Records contained in a dataset:
- - -

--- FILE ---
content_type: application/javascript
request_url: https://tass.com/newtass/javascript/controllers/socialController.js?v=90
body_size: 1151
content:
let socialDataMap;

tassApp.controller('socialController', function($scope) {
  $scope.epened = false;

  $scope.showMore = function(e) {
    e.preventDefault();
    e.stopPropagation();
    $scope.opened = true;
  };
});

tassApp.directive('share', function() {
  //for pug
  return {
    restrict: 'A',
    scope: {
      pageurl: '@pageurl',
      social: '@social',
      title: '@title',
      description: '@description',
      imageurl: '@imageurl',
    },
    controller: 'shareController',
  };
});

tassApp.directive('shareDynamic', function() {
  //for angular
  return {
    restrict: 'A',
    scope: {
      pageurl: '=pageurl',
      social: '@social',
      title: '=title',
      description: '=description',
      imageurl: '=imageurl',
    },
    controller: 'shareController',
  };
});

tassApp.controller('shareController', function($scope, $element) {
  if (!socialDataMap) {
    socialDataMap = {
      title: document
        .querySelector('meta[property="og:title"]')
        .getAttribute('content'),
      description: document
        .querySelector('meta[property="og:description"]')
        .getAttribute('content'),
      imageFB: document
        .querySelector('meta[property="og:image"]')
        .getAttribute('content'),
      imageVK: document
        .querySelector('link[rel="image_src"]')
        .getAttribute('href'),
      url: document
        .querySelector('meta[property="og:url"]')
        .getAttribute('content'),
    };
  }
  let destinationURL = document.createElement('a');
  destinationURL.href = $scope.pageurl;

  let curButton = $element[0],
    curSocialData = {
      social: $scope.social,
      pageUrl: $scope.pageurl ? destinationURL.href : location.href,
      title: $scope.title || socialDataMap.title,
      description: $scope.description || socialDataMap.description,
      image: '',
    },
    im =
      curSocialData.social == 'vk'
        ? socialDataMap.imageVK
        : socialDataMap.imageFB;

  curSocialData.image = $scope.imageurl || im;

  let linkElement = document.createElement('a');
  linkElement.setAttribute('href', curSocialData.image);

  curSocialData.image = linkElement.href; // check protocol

- - -

[Your task]
Each line of the data is to be output exactly, with none skipped.

[Output below]
--- FILE ---
content_type: application/javascript
request_url: https://tass.com/newtass/javascript/controllers/socialController.js?v=90
body_size: 1151
content:
let socialDataMap;

tassApp.controller('socialController', function($scope) {
  $scope.epened = false;

  $scope.showMore = function(e) {
    e.preventDefault();
    e.stopPropagation();
    $scope.opened = true;
  };
});

tassApp.directive('share', function() {
  //for pug
  return {
    restrict: 'A',
    scope: {
      pageurl: '@pageurl',
      social: '@social',
      title: '@title',
      description: '@description',
      imageurl: '@imageurl',
    },
    controller: 'shareController',
  };
});

tassApp.directive('shareDynamic', function() {
  //for angular
  return {
    restrict: 'A',
    scope: {
      pageurl: '=pageurl',
      social: '@social',
      title: '=title',
      description: '=description',
      imageurl: '=imageurl',
    },
    controller: 'shareController',
  };
});

tassApp.controller('shareController', function($scope, $element) {
  if (!socialDataMap) {
    socialDataMap = {
      title: document
        .querySelector('meta[property="og:title"]')
        .getAttribute('content'),
      description: document
        .querySelector('meta[property="og:description"]')
        .getAttribute('content'),
      imageFB: document
        .querySelector('meta[property="og:image"]')
        .getAttribute('content'),
      imageVK: document
        .querySelector('link[rel="image_src"]')
        .getAttribute('href'),
      url: document
        .querySelector('meta[property="og:url"]')
        .getAttribute('content'),
    };
  }
  let destinationURL = document.createElement('a');
  destinationURL.href = $scope.pageurl;

  let curButton = $element[0],
    curSocialData = {
      social: $scope.social,
      pageUrl: $scope.pageurl ? destinationURL.href : location.href,
      title: $scope.title || socialDataMap.title,
      description: $scope.description || socialDataMap.description,
      image: '',
    },
    im =
      curSocialData.social == 'vk'
        ? socialDataMap.imageVK
        : socialDataMap.imageFB;

  curSocialData.image = $scope.imageurl || im;

  let linkElement = document.createElement('a');
  linkElement.setAttribute('href', curSocialData.image);

  curSocialData.image = linkElement.href; // check protocol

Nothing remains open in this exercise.